(Stored data entries)

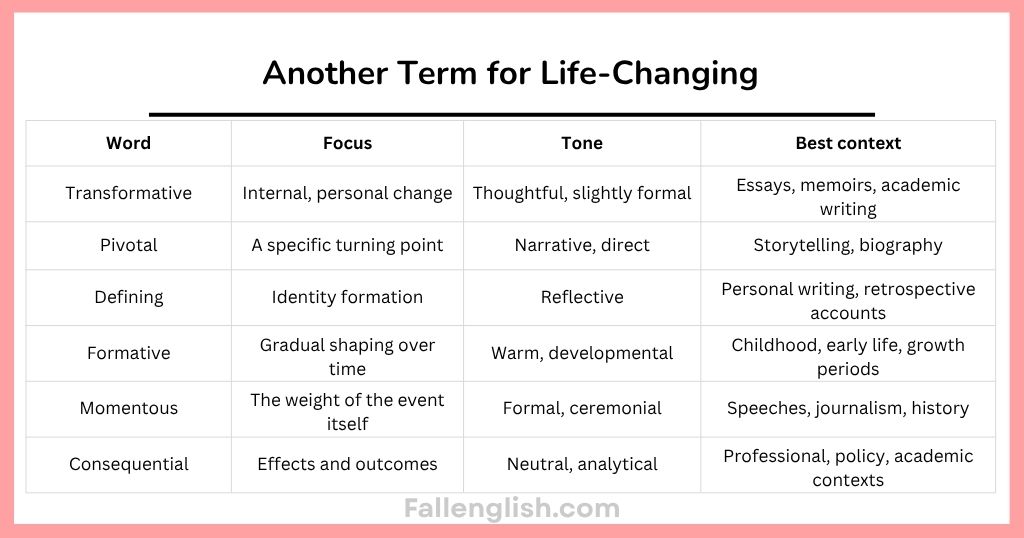 Another Term for Life-Changing

| Word | Focus | Tone | Best context |
|---|---|---|---|
| Transformative | Internal, personal change | Thoughtful, slightly formal | Essays, memoirs, academic writing |
| Pivotal | A specific turning point | Narrative, direct | Storytelling, biography |
| Defining | Identity formation | Reflective | Personal writing, retrospective accounts |
| Formative | Gradual shaping over time | Warm, developmental | Childhood, early life, growth periods |
| Momentous | The weight of the event itself | Formal, ceremonial | Speeches, journalism, history |
| Consequential | Effects and outcomes | Neutral, analytical | Professional, policy, academic contexts |

Fallenglish.com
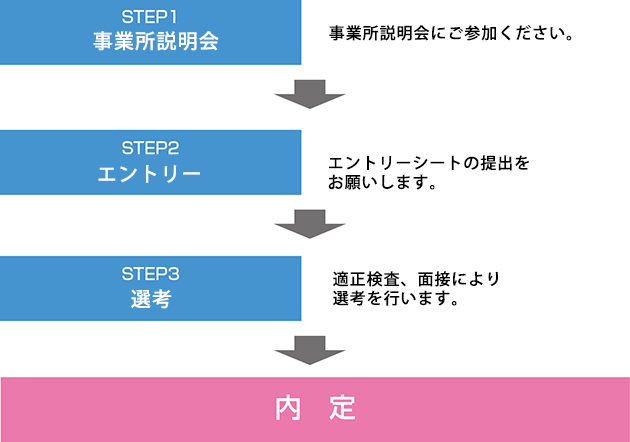 STEP1
事業所説明会

事業所説明会にご参加ください。

STEP2
エントリー

エントリーシートの提出をお願いします。

STEP3
選考

適正検査、面接により選考を行います。

内　定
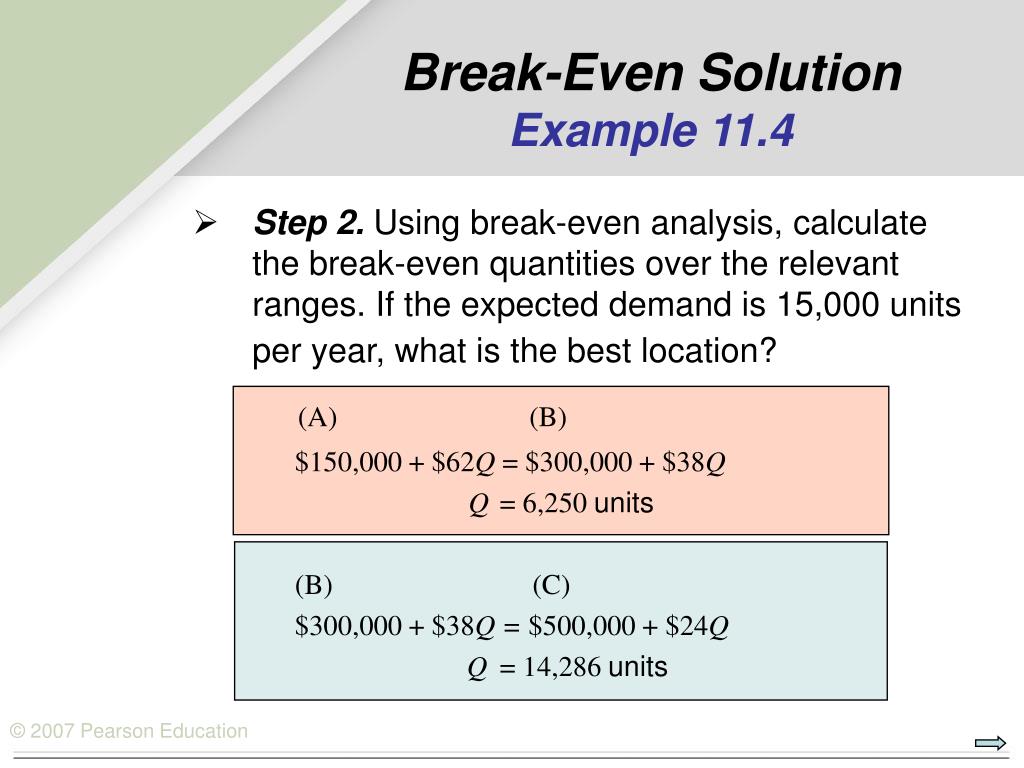 Break-Even Solution
Example 11.4

➢ Step 2. Using break-even analysis, calculate the break-even quantities over the relevant ranges. If the expected demand is 15,000 units per year, what is the best location?

(A) (B)
$\$150,000 + \$62Q = \$300,000 + \$38Q$
$Q = 6,250$ units

(B) (C)
$\$300,000 + \$38Q = \$500,000 + \$24Q$
$Q = 14,286$ units

© 2007 Pearson Education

• **TASK ITEM**:
Set down all of the data word for word; no pictures belong in it.

• **ANSWER BOX**:
 Another Term for Life-Changing

| Word | Focus | Tone | Best context |
|---|---|---|---|
| Transformative | Internal, personal change | Thoughtful, slightly formal | Essays, memoirs, academic writing |
| Pivotal | A specific turning point | Narrative, direct | Storytelling, biography |
| Defining | Identity formation | Reflective | Personal writing, retrospective accounts |
| Formative | Gradual shaping over time | Warm, developmental | Childhood, early life, growth periods |
| Momentous | The weight of the event itself | Formal, ceremonial | Speeches, journalism, history |
| Consequential | Effects and outcomes | Neutral, analytical | Professional, policy, academic contexts |

Fallenglish.com
 STEP1
事業所説明会

事業所説明会にご参加ください。

STEP2
エントリー

エントリーシートの提出をお願いします。

STEP3
選考

適正検査、面接により選考を行います。

内　定
 Break-Even Solution
Example 11.4

➢ Step 2. Using break-even analysis, calculate the break-even quantities over the relevant ranges. If the expected demand is 15,000 units per year, what is the best location?

(A) (B)
$\$150,000 + \$62Q = \$300,000 + \$38Q$
$Q = 6,250$ units

(B) (C)
$\$300,000 + \$38Q = \$500,000 + \$24Q$
$Q = 14,286$ units

© 2007 Pearson Education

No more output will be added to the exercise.